You might have noticed that Inside Radio recently reported that KQED is now the nation’s number-one news/talk station. That headline felt particularly gratifying because, not so long ago, KQED was in a very different place.
Like many public radio outlets, KQED experienced a steep audience drop in 2023. The dip forced the organization to confront how radio, still one of its most important platforms, was utilized. Programming stakeholders were also pressed to ask some difficult questions.
A street view of KQED’s HQ. The station serves San Francisco and the surrounding Bay Area. Photo by Jason O’Rear.
KQED built a multi-department working group to study what happened, and to make recommendations to executive leadership.The process became less about chasing ratings and more about redefining how KQED presents itself to listeners.
One surprisingly powerful piece of that puzzle was something every broadcaster takes for granted: what radio calls itself.
Why the “Positioner” Matters
For years, the on-air identity was “KQED Public Radio.” It sounded familiar, trustworthy and safe. But it also reflected an era when most people encountered KQED only on the dial.
As audiences shifted to smart speakers, mobile streams and the web, “Public Radio” described a platform, not a purpose. KQED needed a refresh — a short, consistent phrase that tells audiences what we do and why it matters.
In commercial terms, it’s the “imaging” that shapes perception. Public media has its own heritage positioners too: “Live and Local”; “NPR for [City]”; and “Your Public Radio Station.”
The common thread is clarity. A good positioner crystallizes a brand’s value in just a few words.
From “Public Radio” to “KQED News”
As part of a raft of formatic changes, the programming team made the switch. Every legal ID, every promo, every break now centers on KQED News.
It was not a cosmetic change. It was a strategic reset.
It aligns with digital reality. “News” describes the content that appears on every platform — FM, app, smart speaker, newsletter or web — so the brand holds together no matter how people listen.
It focuses on the core value. Feedback indicated audiences associate the station most strongly with news, talk and information, not simply with the concept of “public media.”
It connects across departments. KQED News now lives alongside KQED Arts, KQED Live and KQED Education, reinforcing that news is one vital part of a larger civic mission.
It fits a transformation. As digital consumption grows, KQED’s broadcasts need a unifying identity that’s platform-agnostic but mission-specific.
Sounding Like the Audience
Something everyone in radio should ask of their stations is this: What does this station sound like to people who weren’t raised on it? Perhaps to a Gen Z listener hearing the station first on a smart speaker, or to someone scrolling on their phone during a commute?
The answers pushed KQED to “sound where the audience is moving.” That meant shorter, warmer breaks and a sound that feels contemporary without losing authority. It also meant thinking about morning commutes, home routines and weekend errands and shaping the tone of messages to fit.
KQED News was aimed not as an announcement, but as an invitation.
However, change is rarely comfortable, especially when it touches something as personal as a station’s name.
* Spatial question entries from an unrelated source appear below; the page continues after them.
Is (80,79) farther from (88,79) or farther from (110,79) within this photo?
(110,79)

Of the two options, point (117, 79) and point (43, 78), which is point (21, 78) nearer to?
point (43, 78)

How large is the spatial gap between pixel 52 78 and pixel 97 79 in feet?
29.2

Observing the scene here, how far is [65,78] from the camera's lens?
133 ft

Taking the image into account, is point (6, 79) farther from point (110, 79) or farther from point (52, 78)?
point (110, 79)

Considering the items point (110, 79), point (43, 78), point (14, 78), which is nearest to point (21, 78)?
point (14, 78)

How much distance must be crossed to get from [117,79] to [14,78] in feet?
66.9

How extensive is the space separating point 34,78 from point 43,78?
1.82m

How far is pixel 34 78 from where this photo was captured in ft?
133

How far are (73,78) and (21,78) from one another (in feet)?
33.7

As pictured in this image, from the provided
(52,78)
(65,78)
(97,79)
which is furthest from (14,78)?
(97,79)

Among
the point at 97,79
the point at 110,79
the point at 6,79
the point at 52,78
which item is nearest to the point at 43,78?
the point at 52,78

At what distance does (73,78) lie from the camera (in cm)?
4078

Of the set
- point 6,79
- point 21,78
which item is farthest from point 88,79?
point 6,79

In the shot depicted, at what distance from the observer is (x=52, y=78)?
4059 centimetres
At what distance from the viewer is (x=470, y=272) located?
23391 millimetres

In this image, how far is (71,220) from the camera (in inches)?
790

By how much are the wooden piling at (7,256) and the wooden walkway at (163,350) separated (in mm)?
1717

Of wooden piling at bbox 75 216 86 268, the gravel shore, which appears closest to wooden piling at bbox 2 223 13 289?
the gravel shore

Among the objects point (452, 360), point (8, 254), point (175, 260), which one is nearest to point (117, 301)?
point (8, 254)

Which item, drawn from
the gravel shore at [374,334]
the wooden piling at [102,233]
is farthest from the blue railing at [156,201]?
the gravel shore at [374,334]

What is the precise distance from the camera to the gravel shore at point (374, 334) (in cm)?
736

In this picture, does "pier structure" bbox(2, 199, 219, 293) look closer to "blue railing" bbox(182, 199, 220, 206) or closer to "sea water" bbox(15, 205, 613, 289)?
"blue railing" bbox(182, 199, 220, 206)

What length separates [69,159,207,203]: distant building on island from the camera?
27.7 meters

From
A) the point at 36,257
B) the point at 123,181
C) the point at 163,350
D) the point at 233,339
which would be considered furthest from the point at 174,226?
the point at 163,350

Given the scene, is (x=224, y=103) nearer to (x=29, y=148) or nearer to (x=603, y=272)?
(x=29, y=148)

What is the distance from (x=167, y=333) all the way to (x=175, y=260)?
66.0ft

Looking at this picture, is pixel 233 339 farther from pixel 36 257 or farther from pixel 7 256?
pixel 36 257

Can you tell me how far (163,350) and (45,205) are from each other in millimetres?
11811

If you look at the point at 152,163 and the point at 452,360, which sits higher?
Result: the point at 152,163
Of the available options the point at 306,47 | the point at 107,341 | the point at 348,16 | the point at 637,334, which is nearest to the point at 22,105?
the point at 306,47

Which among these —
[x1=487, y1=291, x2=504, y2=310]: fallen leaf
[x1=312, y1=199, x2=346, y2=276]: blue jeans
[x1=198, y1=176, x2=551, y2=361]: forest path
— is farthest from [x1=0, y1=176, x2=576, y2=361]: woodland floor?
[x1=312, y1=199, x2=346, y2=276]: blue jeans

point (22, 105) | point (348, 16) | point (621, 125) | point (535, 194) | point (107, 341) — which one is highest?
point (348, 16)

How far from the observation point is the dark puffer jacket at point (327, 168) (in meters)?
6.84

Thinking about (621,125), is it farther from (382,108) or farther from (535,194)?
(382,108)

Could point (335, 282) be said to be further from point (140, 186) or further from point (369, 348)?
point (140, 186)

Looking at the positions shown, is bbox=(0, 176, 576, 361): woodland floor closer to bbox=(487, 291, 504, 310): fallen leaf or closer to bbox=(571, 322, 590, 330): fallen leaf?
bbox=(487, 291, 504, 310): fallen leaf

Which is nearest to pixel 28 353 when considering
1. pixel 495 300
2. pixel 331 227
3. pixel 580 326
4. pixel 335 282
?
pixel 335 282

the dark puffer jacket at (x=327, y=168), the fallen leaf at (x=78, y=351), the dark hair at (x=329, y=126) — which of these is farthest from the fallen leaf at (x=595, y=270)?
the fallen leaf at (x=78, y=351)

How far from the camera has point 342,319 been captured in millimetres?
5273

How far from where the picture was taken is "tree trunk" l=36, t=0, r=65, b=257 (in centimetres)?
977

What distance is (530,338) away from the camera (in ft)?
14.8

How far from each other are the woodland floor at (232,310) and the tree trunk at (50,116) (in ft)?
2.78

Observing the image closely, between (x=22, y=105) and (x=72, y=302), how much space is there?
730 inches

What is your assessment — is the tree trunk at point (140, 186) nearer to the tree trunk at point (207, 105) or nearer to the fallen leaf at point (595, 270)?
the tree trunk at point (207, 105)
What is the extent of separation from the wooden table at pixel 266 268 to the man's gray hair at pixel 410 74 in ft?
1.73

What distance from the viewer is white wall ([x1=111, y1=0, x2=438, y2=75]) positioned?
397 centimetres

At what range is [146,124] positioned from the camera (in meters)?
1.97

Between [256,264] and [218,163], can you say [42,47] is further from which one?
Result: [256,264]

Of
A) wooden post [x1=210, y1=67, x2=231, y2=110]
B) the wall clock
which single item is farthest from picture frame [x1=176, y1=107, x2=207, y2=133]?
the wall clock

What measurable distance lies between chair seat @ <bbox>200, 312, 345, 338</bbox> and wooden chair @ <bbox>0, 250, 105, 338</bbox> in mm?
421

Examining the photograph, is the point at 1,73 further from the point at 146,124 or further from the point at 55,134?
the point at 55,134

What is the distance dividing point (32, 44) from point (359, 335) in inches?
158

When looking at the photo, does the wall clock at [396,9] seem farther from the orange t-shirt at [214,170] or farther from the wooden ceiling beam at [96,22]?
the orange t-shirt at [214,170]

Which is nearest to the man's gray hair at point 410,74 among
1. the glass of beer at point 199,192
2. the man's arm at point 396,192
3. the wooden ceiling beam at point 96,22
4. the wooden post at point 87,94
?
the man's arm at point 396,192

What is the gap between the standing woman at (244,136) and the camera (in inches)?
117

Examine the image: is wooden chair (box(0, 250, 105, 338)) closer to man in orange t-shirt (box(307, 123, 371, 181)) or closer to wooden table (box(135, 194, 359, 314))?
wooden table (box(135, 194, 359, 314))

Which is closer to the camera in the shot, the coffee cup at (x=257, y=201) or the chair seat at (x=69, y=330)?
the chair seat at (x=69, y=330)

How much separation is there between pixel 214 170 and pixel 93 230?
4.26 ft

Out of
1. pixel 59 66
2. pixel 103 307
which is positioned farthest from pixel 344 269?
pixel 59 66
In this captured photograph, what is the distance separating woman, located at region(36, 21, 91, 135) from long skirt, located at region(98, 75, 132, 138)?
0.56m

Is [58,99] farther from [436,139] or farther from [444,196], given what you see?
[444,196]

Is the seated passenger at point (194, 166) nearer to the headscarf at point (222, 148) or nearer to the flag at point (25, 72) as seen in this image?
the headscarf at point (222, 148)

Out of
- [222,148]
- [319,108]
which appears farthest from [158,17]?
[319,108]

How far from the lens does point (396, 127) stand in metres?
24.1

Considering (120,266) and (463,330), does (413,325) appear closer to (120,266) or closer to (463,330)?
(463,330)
Some staff worried that dropping “Public Radio” or “Public Media” might distance KQED from its heritage or confuse long-time members.
So programming leaders listened. Staff were given an opportunity to react to and shape the rollout. Those conversations surfaced important insights.
Among the feelings about a new positioner were statements like: “It legitimizes the work and gives a place where that information is coming from.”; “It directs focus on news.”; “It centers our local communities, in the Bay and around California.”; and “It describes more about what we want to be known for.”
Lessons for Other Stations
You don’t have to be a major-market outlet to benefit from revisiting your audience positioning. Here are some takeaways any station can apply:
Review the station positioner every few years. Audiences evolve, literally and figuratively. The words that resonated a decade ago may not capture what your station and its value proposition are today.
Center the listener, not the platform. “Radio” may still be the biggest reach vehicle, but the audience experiences the station across devices. Craft a name and a sound that travels well.
Test it internally. Resistance is natural. Invite feedback early so staff understand the “why” before the rollout.
Keep it short, clear and true. The best positioners don’t explain everything; they remind listeners what your station stands for.
Beyond the Tagline
A new positioner alone doesn’t explain KQED’s rebound. From signal improvements to marketing to fresh content, a return to the top was made possible by many teams. Still, “KQED News” played a measurable role in rebuilding awareness.
Nielsen data shows that KQED News held, and then grew its audience share, through late 2023 into 2024. This summer, [KQED has] the best listenership in station history.
A positioner is only as strong as the service behind it. KQED’s positioner aspires to reinforce recall, trust and habit. The phrase “KQED News” has to earn its meaning every day, through accuracy, local depth and human connection.
Moreover, radio doesn’t need to accept its demise. When radio leaders refresh how we describe our service to communities, we remind audiences why radio exists. For KQED, embracing KQED News wasn’t about leaving the past behind; it was about carrying the mission forward — clearer, stronger and ready for wherever listeners find KQED next.